Kıbrıs’taki çözümün önündeki yegane engeli, Yunanistan ile Rum tarafının 1968’den beri süregelen toplantılardaki uzlaşmaz, hak-hukuk tanımaz, şımarık yaklaşım olarak açıklayan Akar, şöyle devam etti:
"Kıbrıs meselesine adil, kapsamlı ve kalıcı bir çözüm ancak Kıbrıs Türk halkının adanın ortak sahibi olduğu gerçeğinin kabul edilmesiyle mümkündür. AB başta olmak üzere tüm kurumları ve müdahil devletleri, Kıbrıs’ta, Akdeniz’de ülkemizin ve Kıbrıslı kardeşlerimizin hakkına ve hukukuna saygılı olmaya davet ediyor, makul, mantıklı, objektif davranmalarını bekliyoruz.1974’den bu yana Maraş için kullanılan 'Kapalı' ifadesi artık kalkmıştır. Maraş’ın açılması, uluslararası hukuka uygundur, meşrudur, tasarruf da KKTC’ye aittir. Türkiye, garantör olarak daima Kıbrıs Türkünün yanındadır. 1974’deki duruşumuz o gün ne ise bugün de aynıdır."

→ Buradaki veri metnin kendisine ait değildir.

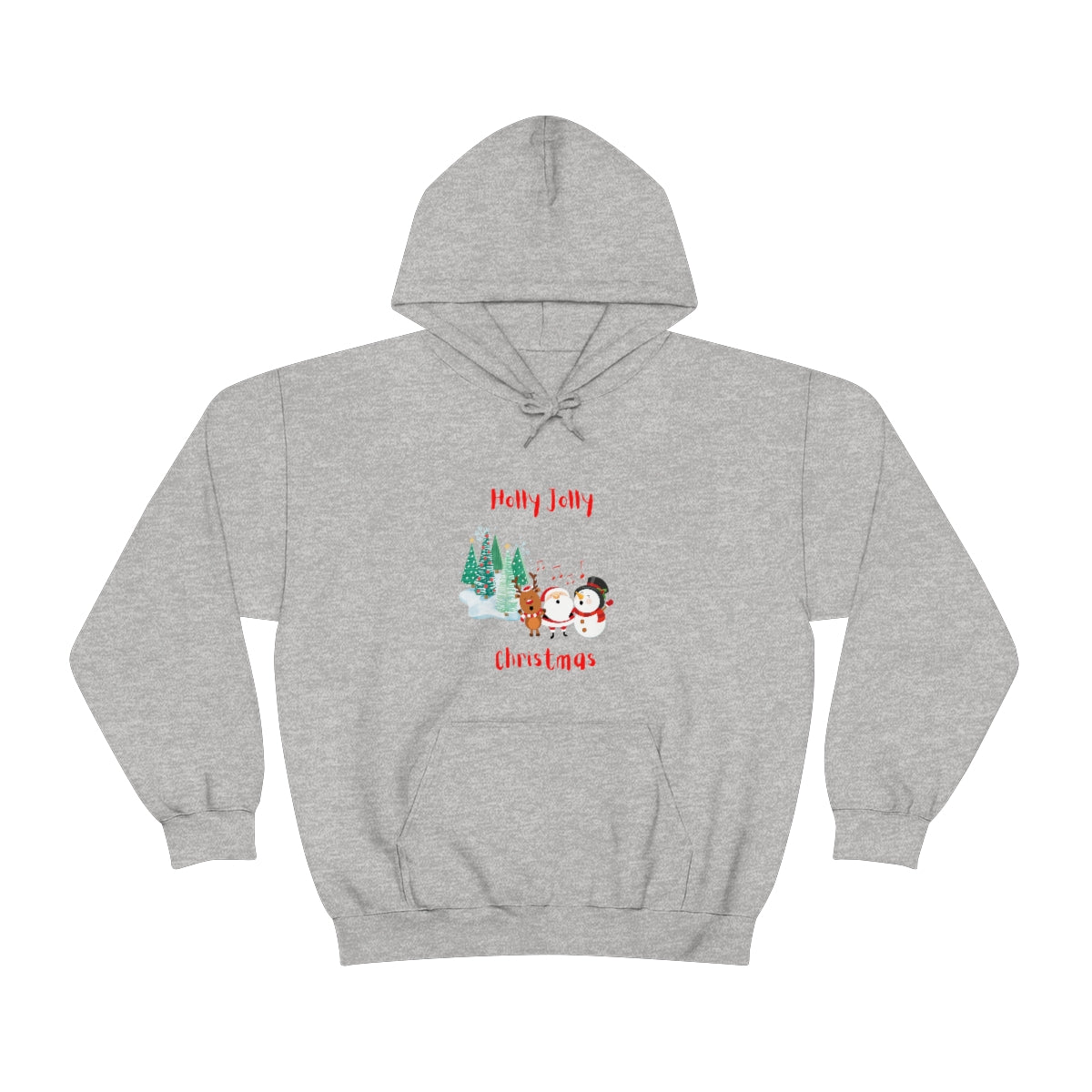 Holly Jolly Christmas Unisex Heavy Blend™ Hooded Sweatshirt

Akar, Türkiye'nin amacının "Libya Libyalılarındır" anlayışıyla toprak bütünlüğünü ve siyasi birliğini sağlamış, barış, huzur ve istikrar içerisinde yaşayan bir Libya’nın oluşumuna katkıda bulunmak olduğunu belirterek, "Birçok ülkenin özellikle ateşkesten sonra rol kapmaya çalıştığı Libya’da, birliklerimiz tarafından Libyalı kardeşlerimize askeri eğitim, mayın/EYP temizliği, sağlık, insani yardım ve diğer askeri konularda danışmanlık desteği verilmektedir. Bugüne kadar olduğu gibi bundan sonra da Libyalı kardeşlerimizin haklı davasını desteklemeye devam edeceğiz." diye konuştu.